The federal tax overhaul plan released last week by the House Ways and Means Committee includes a number of measures to help working class families. It also features business and corporate tax changes that count on supply-side economics that haven’t worked, as Kansas proved in the five-year tax experiment the state abandoned earlier this year.

Most appealing is that the plan simplifies federal income taxes by reducing tax brackets, lowering tax rates, raising standard exemptions and limiting deductions.

Officially titled the Tax Cuts and Jobs Act, the plan would reduce the number of federal tax brackets from seven to four and lower taxes for most Americans. Tax tiers would drop from 15 percent to 12 percent at the lowest income tier and from 28 to 25 percent for middle-income earners (households earning $90,000 to $259,999). The top bracket would continue to pay 39.6 percent.

The plan doubles most standard exemptions, from $6,300 to $12,000 for individuals and from $12,700 to $24,000 for married couples filing jointly. It increases child care tax credits and expands the income limits for who’s eligible. It eliminates the alternative minimum tax. The plan also eliminates most itemized deductions except for charitable contributions, mortgage interest, property taxes and retirement savings such as 401(k)s.

Current mortgages would not be affected. But for new mortgages, deductions would only be allowed up to $500,000. Concerns have been raised that $500,000 is below the average home cost in several urban markets. That’s an issue that can be addressed.

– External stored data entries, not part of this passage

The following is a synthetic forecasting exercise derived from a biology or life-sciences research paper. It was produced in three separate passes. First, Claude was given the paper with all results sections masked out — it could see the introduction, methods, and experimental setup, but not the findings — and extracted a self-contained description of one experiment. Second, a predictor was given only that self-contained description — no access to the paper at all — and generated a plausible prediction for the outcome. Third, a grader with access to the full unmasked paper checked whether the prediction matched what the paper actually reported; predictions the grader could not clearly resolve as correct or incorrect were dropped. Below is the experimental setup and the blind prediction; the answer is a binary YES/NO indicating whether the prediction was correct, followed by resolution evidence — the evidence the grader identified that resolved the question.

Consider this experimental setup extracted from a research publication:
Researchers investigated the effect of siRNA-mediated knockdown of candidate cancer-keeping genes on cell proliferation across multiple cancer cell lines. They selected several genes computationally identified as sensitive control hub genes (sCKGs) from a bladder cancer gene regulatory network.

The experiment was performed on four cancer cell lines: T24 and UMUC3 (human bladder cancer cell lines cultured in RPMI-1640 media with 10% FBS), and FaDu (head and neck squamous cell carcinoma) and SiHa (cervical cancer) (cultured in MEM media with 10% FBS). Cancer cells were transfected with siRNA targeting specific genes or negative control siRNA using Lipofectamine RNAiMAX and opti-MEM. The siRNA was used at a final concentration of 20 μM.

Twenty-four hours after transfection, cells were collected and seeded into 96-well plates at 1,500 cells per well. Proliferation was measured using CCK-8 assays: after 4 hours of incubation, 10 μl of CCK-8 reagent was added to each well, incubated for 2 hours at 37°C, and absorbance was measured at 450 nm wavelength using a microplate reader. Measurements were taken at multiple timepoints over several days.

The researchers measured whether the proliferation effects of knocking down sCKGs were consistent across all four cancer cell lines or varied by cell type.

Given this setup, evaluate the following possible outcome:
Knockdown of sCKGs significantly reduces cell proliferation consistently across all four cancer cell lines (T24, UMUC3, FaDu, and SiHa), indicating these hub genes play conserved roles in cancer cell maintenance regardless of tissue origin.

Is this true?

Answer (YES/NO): NO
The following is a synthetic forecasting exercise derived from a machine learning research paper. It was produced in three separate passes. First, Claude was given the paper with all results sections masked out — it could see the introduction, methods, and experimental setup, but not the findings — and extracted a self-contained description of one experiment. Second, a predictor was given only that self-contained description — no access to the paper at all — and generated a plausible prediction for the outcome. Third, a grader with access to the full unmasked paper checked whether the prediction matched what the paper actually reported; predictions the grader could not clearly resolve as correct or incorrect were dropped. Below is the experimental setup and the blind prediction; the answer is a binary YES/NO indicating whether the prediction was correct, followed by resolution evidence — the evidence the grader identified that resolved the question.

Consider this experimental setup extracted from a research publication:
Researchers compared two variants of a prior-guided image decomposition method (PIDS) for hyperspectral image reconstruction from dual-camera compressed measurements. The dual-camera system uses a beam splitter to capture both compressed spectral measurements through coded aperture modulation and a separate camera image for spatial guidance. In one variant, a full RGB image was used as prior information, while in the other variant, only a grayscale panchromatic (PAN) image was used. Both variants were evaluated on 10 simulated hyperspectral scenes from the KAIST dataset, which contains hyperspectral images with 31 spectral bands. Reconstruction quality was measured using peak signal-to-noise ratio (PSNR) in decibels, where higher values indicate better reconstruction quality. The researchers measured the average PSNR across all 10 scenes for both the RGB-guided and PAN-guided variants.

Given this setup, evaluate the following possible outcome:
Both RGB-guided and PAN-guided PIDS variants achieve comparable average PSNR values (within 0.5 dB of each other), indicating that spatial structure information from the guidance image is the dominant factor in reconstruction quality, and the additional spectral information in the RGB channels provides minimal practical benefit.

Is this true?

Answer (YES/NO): NO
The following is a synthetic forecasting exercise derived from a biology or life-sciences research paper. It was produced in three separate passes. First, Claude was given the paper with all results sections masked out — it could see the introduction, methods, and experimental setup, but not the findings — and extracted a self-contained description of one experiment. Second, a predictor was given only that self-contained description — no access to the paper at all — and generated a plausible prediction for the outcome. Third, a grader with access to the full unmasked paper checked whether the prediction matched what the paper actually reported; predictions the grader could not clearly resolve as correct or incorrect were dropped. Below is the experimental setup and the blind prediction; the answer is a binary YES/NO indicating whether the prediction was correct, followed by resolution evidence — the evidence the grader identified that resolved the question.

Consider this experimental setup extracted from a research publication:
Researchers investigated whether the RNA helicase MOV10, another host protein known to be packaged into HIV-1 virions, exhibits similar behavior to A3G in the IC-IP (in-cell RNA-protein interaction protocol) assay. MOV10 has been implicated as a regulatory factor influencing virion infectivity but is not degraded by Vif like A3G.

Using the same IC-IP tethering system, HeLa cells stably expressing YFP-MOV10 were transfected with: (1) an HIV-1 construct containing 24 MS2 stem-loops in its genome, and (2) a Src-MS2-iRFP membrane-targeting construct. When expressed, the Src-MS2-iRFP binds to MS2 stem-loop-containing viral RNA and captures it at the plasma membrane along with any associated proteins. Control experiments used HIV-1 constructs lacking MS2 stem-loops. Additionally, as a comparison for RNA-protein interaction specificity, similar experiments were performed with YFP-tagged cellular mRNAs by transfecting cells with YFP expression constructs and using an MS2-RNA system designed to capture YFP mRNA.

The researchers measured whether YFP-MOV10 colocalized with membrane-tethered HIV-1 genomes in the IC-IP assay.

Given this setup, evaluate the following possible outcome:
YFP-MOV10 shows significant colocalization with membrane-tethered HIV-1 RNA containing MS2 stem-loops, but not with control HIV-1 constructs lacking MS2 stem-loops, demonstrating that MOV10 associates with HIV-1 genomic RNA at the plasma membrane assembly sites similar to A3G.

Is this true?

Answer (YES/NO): YES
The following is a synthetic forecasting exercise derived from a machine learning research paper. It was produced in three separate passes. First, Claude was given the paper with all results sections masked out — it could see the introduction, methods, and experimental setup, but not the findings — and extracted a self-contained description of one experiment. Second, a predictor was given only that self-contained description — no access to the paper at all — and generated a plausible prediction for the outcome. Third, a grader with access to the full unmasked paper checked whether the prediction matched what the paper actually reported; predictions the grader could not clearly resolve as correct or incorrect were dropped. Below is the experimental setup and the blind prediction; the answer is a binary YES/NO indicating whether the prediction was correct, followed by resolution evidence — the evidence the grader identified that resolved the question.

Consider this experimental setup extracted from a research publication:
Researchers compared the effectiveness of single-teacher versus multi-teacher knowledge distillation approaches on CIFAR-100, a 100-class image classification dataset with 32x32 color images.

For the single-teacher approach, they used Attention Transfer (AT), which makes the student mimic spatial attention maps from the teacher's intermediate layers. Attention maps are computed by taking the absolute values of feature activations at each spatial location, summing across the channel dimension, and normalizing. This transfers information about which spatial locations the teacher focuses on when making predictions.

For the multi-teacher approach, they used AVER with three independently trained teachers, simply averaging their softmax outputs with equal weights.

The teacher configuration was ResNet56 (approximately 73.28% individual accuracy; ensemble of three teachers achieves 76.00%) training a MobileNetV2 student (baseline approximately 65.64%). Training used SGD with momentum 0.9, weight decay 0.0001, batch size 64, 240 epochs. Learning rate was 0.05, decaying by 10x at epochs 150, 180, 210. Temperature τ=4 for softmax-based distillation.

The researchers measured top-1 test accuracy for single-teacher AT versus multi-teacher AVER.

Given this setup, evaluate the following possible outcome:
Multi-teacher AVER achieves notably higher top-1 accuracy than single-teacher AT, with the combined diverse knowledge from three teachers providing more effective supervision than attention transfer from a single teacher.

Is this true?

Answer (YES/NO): NO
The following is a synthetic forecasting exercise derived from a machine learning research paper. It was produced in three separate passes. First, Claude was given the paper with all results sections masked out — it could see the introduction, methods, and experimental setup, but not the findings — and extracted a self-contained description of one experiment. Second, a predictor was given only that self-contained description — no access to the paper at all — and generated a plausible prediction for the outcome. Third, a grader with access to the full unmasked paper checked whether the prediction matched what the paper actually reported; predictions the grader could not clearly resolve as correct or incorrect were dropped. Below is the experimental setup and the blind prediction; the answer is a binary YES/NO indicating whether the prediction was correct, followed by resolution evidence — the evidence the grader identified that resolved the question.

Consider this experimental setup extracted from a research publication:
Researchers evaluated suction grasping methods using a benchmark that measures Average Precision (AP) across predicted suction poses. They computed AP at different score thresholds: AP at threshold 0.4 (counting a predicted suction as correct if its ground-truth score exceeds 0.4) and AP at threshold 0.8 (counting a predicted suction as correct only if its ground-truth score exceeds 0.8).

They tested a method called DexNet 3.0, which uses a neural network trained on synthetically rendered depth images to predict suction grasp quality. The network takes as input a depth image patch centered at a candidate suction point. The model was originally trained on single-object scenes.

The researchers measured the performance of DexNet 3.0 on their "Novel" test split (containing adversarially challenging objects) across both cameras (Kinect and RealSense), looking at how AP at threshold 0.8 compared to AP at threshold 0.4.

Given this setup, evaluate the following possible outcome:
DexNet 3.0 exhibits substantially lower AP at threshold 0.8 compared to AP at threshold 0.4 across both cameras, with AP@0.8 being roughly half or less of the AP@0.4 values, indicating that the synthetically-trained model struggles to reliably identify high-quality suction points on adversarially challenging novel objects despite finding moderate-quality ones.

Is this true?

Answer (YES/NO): YES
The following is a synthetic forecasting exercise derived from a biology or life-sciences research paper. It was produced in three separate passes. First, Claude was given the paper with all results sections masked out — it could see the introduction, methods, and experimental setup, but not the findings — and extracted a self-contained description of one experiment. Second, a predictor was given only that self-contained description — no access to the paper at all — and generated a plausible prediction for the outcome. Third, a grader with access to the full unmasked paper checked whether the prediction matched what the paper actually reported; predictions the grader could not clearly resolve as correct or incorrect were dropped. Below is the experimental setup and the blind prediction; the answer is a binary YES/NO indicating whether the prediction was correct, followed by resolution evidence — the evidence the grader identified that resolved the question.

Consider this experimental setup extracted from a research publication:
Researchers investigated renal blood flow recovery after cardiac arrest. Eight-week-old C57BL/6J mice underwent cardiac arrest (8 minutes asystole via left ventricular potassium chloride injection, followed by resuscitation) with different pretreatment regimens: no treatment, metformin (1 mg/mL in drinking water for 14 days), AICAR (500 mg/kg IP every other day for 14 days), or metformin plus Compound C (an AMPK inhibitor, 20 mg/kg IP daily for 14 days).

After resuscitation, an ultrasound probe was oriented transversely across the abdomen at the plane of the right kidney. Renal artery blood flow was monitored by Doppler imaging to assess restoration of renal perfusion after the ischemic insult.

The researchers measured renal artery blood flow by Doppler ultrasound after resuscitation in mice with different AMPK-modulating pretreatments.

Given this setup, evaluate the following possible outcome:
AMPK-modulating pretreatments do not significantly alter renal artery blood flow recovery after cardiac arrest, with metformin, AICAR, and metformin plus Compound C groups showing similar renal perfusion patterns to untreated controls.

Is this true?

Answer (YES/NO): YES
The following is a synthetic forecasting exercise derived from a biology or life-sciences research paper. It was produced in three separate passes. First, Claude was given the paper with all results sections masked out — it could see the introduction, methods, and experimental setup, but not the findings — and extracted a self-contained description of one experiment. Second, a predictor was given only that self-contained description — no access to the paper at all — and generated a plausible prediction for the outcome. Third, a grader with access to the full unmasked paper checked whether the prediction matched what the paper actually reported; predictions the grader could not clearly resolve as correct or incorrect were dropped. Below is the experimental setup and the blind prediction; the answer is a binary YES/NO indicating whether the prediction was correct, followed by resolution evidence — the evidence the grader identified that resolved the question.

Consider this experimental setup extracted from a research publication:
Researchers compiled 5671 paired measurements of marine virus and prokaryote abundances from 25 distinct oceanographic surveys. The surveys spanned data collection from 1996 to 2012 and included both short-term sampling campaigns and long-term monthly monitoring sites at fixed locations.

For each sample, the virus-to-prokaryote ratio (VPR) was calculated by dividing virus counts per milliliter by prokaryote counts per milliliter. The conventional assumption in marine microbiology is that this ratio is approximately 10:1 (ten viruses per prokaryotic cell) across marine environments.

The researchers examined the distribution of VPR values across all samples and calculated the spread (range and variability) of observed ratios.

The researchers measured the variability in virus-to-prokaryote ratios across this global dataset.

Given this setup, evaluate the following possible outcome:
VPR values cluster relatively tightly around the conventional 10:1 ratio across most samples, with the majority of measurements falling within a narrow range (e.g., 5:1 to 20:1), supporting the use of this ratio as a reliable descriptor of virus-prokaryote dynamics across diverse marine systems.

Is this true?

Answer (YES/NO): NO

Perhaps most concerning is that the plan would eliminate deductions for state and local taxes. That simply isn’t fair given the disparities in tax rates from city to city and state to state. Such taxes are beyond the taxpayer’s control and should be restored before reform is passed.

Also concerning is the lowering of the maximum tax rate for small businesses to 25 percent. That part of the plan includes sole proprietorships, partnerships and S corporations and sounds an awful lot like the LLC exemption that Kansas adopted in 2012 and abandoned last session. It’s important to understand that this tax cut benefits only the highest-earning small businesses. Most small businesses don’t earn enough income to be taxed more than 25 percent. The plan also lowers the maximum corporate tax rate from 35 percent to 20 percent.

It’s still early in the tax reform process. The Senate Finance Committee is expected to release its plan before Thanksgiving, and there are likely to be stark differences that must be ironed out. President Donald Trump is eager for tax reform to pass, but his ability to bring lawmakers together behind a plan is questionable at best.

Still, the House deserves credit for advancing tax reform ideas that would simplify the federal tax system and help many Americans. But the plan relies too heavily on the theory that tax breaks for businesses and corporations will trickle down throughout the economy. As Kansas knows all too well, it rarely works that way.